What you will do:
1) Give each proper name in the Listening Point Foundation passage, abbreviations included, once each, in order of first appearance.
2) Write out the Listening Point Foundation passage word for word, from "For our Listening" to "even more change.".
3) Carry the Listening Point Foundation passage forward, picking up right after its final sentence.

## Begin Extract provided

For our Listening Point Foundation, this is particularly a time of change. Our beloved Boundary Waters Wilderness faces perhaps the greatest challenge yet to its viability and integrity, while wild and natural areas and creatures nationwide bear the brunt of new policies and actions from Washington that threaten hard-won gains that may have once felt permanent. Caring citizens throughout the upper midwest and coast to coast are engaged in efforts to direct the constant reality of change in positive directions. The LPF—guided by its twofold mission to preserve Sigurd Olson’s Listening Point and advance his legacy of wilderness education — will be navigating these waters in the months and years ahead. And we will do so in the context of even more change.

## End Extract provided
## Begin Supplied material

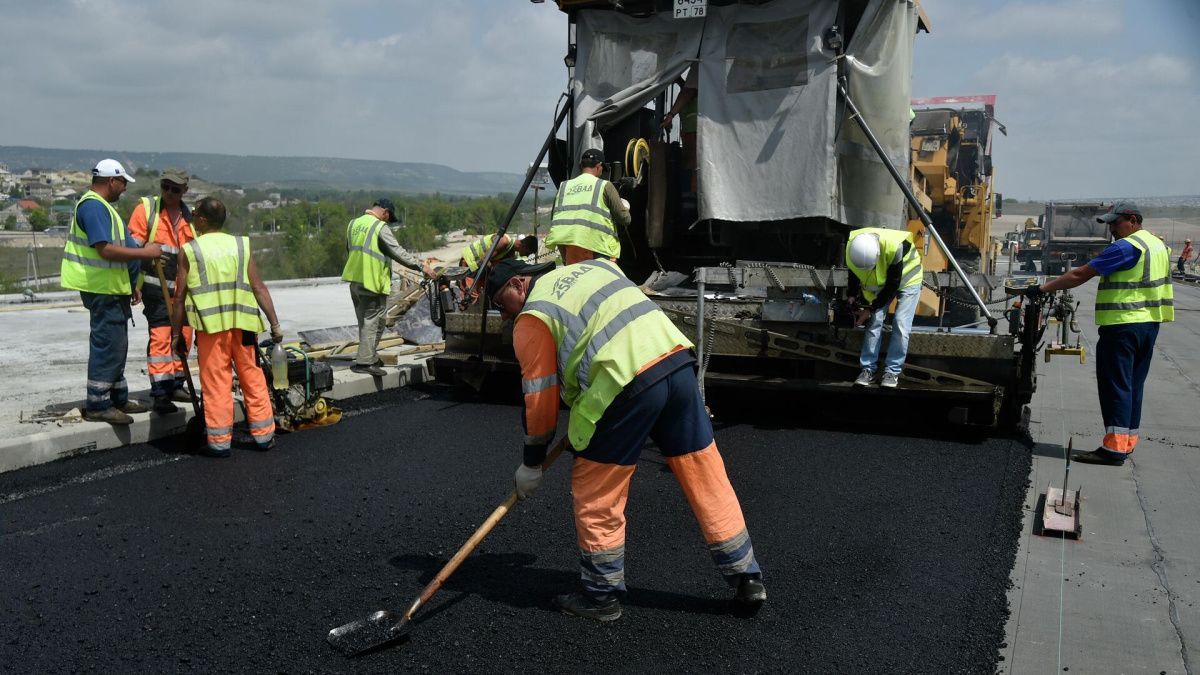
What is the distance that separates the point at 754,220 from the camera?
657cm

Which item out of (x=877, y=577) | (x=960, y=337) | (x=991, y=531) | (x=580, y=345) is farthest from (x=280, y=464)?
(x=960, y=337)

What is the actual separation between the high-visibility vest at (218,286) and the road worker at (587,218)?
1.84 meters

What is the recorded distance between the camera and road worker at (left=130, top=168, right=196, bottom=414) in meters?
5.73

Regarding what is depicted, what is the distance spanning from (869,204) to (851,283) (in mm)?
695

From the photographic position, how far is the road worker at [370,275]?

## End Supplied material

Task-by-task answers:
1) Listening Point Foundation, Boundary Waters Wilderness, Washington, LPF, Sigurd Olson, Listening Point

2)
For our Listening Point Foundation, this is particularly a time of change. Our beloved Boundary Waters Wilderness faces perhaps the greatest challenge yet to its viability and integrity, while wild and natural areas and creatures nationwide bear the brunt of new policies and actions from Washington that threaten hard-won gains that may have once felt permanent. Caring citizens throughout the upper midwest and coast to coast are engaged in efforts to direct the constant reality of change in positive directions. The LPF—guided by its twofold mission to preserve Sigurd Olson’s Listening Point and advance his legacy of wilderness education — will be navigating these waters in the months and years ahead. And we will do so in the context of even more change.

3)
LPF’s long-time Executive Director Alanna Dore, for years the heart and soul and face of the organization, is taking early retirement. I say “early” because whatever her age (she may be over 35) and length of tenure, it would always feel like she should have stayed “just a little longer.” That will always be the case when a person gives as much of herself—of her love and care and personality and devotion—as Alanna has done. Her accomplishments on behalf of this organization are unrivaled and too numerous to list in full. From yeoman-like fundraising toward the purchase of the old Olson home as our new headquarters; to acquiring much needed grants for much needed projects; to overseeing historical refurbishments and restorations to the iconic cabin; to truly expert archiving and management of ever increasing historical resources; to organizing large scale annual spring and fall events, dinners, fundraisers, gifts and auctions; to creating the ongoing “visits to Listening Point” program; to—and most importantly—dealing with an endless stream of personalities, needs, wants, desires, and obligations in her graceful and positive interactions with the members of LPF and the public in general, well… as I say, a full accounting of all Alanna has done and meant to the Foundation is impossible to present here. Suffice to say, she will be greatly missed.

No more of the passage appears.